Problem statement → Would you return every entry below exactly as written, without its images?

[[ Source material open ]]

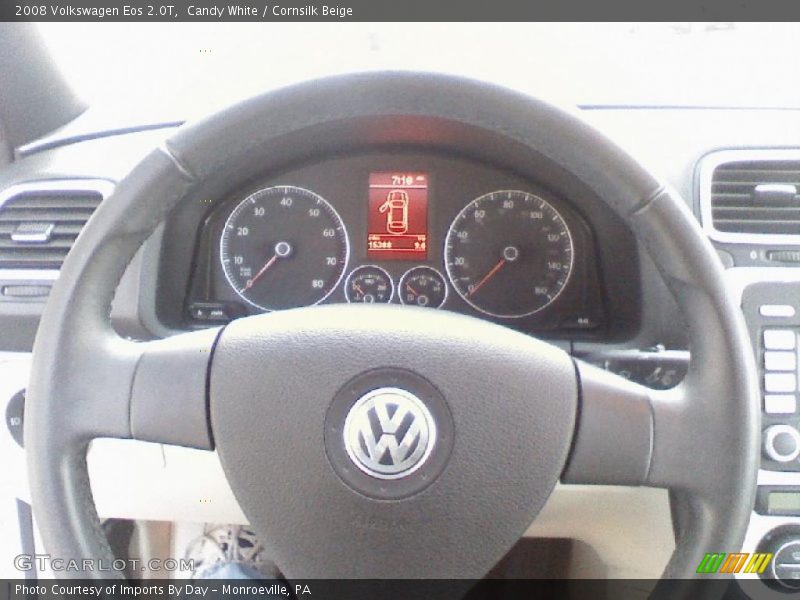 Candy White / Cornsilk Beige 2008 Volkswagen Eos 2.0T
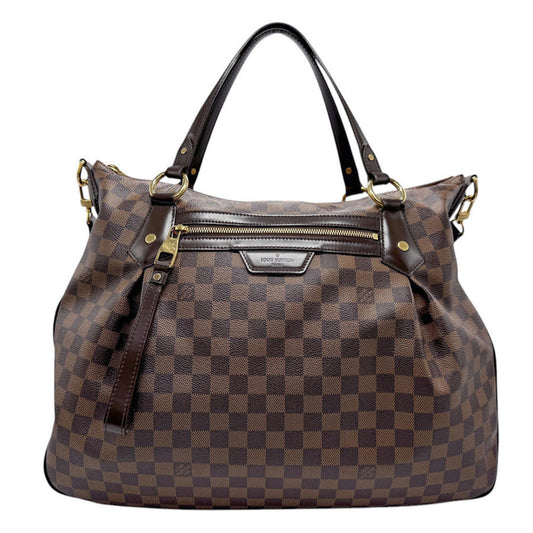Louis Vuitton Damier Canvas Ebene Damier Canvas Handbag Shoulder Bag ()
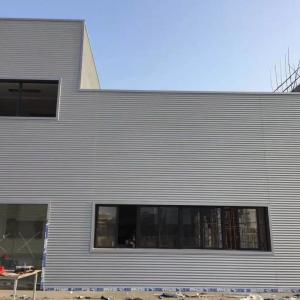 Quality Q355B PU Portable Curtain Wall Aluminium Panel Wall 2.5mm For Outdoor Building wholesale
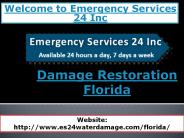 Damage Restoration Florida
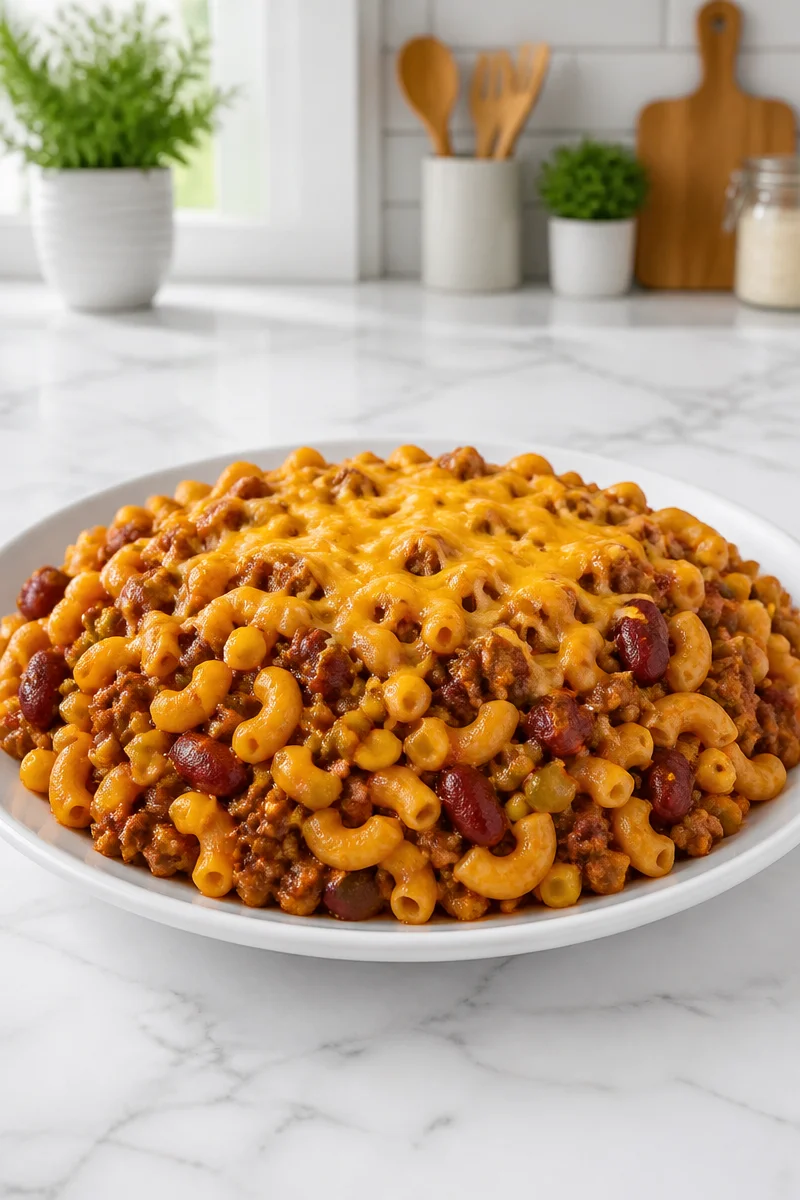 Quick Cheesy Chili Mac With Corn quick cheesy chili mac with corn 2026 10 12 184814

[[ Source material closed ]]

Task response →
 Candy White / Cornsilk Beige 2008 Volkswagen Eos 2.0T
Louis Vuitton Damier Canvas Ebene Damier Canvas Handbag Shoulder Bag ()
 Quality Q355B PU Portable Curtain Wall Aluminium Panel Wall 2.5mm For Outdoor Building wholesale
 Damage Restoration Florida
 Quick Cheesy Chili Mac With Corn quick cheesy chili mac with corn 2026 10 12 184814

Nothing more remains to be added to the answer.